# Best ideas for an interesting & aggressive fish?



## zackbot (May 4, 2012)

Hi,

This is my 1st post, so sorry if its in the wrong spot!

I am getting either a 26 or 45 gal tank and would like some ideas of cool fish to put in it! I am experienced in fish-keeping, but not a pro. I would like a fish that is ....

1. Good looking
2. Interesting to watch
3. Aggressive (will eat feeder goldfish!)
4. Sociable (I'd like to have other fish too ... I know that jives against #3 above)

I was thinking of piranhas but have heard some (-) things about them. Does anyone know of a perfect fish for me? Thanks!


----------



## Olympia (Aug 25, 2011)

You might be able to do a trio of gulper catfish. They can eat fish up to twice their size, but usually do fine together.
I'm not sure of how big a tank they need, they get to about 9.5 inches.


----------



## thekoimaiden (Oct 19, 2011)

In a tank of that size, you aren't going to be able to get much. Most of the fish that fit your criteria are cichlids needing 75+ gal tanks like oscar. Piranha actually need rather large tanks as they are a large schooling fish. 

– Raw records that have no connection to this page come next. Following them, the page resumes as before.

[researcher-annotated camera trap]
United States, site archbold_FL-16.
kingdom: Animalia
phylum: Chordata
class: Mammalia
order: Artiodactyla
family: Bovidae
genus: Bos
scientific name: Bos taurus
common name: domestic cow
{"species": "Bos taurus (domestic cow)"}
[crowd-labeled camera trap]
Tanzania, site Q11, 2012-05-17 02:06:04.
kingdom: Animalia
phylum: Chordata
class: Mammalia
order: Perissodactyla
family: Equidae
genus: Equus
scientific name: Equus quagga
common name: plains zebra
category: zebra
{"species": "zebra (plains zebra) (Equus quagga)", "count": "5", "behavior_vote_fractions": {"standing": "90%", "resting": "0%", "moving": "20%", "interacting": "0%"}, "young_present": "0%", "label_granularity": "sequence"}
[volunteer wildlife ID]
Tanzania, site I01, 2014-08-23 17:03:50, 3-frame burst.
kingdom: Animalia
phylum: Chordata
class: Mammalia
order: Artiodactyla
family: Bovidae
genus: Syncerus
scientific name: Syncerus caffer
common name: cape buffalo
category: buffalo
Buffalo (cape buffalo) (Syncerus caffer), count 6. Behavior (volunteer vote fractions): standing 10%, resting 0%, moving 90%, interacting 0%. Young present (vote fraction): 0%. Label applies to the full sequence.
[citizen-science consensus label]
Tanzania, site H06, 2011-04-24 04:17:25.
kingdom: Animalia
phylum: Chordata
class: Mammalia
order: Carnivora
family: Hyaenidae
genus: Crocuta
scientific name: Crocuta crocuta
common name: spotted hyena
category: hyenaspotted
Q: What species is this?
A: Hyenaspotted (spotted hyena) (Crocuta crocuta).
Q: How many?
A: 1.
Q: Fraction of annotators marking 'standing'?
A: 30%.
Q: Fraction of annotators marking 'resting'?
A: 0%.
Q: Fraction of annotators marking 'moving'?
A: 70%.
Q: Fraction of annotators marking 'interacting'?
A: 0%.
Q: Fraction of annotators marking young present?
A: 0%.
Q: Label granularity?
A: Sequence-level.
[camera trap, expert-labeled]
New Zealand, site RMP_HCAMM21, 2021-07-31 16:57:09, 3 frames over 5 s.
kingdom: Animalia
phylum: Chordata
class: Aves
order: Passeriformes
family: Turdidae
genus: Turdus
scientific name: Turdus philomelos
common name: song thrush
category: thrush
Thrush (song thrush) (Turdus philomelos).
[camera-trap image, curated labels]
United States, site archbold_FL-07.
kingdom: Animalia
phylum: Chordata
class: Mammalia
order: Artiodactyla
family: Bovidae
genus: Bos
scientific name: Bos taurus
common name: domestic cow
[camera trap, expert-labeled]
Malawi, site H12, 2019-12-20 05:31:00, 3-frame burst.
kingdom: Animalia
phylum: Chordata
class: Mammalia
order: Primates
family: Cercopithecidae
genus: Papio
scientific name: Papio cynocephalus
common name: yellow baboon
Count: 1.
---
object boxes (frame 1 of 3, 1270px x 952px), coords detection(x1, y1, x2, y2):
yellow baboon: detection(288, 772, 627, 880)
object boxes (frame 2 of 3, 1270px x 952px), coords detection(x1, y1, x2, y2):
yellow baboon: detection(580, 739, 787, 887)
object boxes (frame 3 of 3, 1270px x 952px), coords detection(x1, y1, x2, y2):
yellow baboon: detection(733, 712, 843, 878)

You could try a puffer fish tank. I don't know much about their upkeep, but they are certainly not something you see every day. They don't eat feeder goldfish (in fact most goldfish could eat them) but they are voracious hunters of snails.


----------



## Tazman (Jan 15, 2012)

Piranha are also banned in a lot of states in the USA and best avoided 

Agree that there is not a lot of large fish that you would be able to put in that tank.

Exodon Paradoxus or bucktooth tetra may work but they require a group of 6 and will eat almost anything else if given the chance...they are sort of mini piranhas.


----------



## kitten_penang (Mar 26, 2008)

get a 55 and do chilids =)


----------